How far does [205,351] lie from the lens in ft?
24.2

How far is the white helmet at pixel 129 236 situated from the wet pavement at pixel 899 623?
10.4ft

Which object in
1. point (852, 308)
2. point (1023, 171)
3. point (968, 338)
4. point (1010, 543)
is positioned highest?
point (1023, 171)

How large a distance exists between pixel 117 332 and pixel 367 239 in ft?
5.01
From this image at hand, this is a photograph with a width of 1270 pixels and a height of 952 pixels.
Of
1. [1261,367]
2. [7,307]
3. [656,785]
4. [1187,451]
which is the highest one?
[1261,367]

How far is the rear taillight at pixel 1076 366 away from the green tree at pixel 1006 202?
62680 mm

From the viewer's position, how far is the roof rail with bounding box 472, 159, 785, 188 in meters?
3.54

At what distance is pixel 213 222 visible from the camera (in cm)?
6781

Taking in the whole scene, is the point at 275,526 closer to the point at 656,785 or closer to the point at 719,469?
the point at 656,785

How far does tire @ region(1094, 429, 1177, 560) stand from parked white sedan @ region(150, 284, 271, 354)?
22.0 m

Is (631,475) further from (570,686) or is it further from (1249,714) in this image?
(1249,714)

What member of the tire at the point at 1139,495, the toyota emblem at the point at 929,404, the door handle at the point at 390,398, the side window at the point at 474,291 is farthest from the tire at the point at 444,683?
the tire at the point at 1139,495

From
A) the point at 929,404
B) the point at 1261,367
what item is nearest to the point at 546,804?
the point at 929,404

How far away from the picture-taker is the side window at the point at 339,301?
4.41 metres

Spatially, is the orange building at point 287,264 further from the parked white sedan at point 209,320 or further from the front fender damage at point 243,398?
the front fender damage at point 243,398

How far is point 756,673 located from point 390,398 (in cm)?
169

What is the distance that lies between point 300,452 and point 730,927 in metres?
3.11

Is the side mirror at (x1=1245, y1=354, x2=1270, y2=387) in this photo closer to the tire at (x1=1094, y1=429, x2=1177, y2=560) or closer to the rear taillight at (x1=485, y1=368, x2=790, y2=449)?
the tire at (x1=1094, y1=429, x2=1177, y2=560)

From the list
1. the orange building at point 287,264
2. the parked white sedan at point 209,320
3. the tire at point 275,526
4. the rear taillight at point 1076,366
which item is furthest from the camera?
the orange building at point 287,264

--

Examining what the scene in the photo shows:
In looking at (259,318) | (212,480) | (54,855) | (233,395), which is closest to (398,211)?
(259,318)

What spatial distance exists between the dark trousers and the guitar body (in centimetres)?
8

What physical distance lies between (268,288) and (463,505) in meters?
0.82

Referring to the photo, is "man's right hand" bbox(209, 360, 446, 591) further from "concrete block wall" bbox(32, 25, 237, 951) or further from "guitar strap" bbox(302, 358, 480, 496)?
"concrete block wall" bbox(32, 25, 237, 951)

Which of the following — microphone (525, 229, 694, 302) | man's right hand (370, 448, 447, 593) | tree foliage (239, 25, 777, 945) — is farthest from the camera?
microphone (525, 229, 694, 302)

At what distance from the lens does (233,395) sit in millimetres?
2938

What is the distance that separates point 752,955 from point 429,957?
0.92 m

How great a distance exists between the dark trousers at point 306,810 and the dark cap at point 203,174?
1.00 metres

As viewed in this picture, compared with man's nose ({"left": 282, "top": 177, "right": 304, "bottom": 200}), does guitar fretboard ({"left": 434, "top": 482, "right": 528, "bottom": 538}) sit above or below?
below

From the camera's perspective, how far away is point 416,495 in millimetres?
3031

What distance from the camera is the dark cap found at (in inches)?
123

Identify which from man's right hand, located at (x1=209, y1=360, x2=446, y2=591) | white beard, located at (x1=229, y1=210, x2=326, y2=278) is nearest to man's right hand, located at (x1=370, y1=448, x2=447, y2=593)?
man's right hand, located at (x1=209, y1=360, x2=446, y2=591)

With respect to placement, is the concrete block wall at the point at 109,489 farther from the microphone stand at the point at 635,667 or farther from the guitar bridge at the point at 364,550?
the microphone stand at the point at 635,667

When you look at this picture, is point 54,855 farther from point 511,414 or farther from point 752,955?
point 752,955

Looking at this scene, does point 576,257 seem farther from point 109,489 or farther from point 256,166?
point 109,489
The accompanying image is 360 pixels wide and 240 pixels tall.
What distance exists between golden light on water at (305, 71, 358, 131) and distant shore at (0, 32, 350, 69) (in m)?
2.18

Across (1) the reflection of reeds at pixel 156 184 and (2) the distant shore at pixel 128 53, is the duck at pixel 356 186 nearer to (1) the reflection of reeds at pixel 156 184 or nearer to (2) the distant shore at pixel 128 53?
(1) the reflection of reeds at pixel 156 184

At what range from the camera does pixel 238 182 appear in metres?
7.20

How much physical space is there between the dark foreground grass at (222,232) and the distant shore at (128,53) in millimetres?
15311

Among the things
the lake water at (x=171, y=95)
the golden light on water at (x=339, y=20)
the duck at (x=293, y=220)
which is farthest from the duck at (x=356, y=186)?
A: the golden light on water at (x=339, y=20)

→ Set problem: Reproduce verbatim the stretch of the material above from the line containing "Among the things" through the line containing "A: the golden light on water at (x=339, y=20)", with both of those lines included, and output nothing else.

→ Task result:
Among the things
the lake water at (x=171, y=95)
the golden light on water at (x=339, y=20)
the duck at (x=293, y=220)
which is farthest from the duck at (x=356, y=186)?
A: the golden light on water at (x=339, y=20)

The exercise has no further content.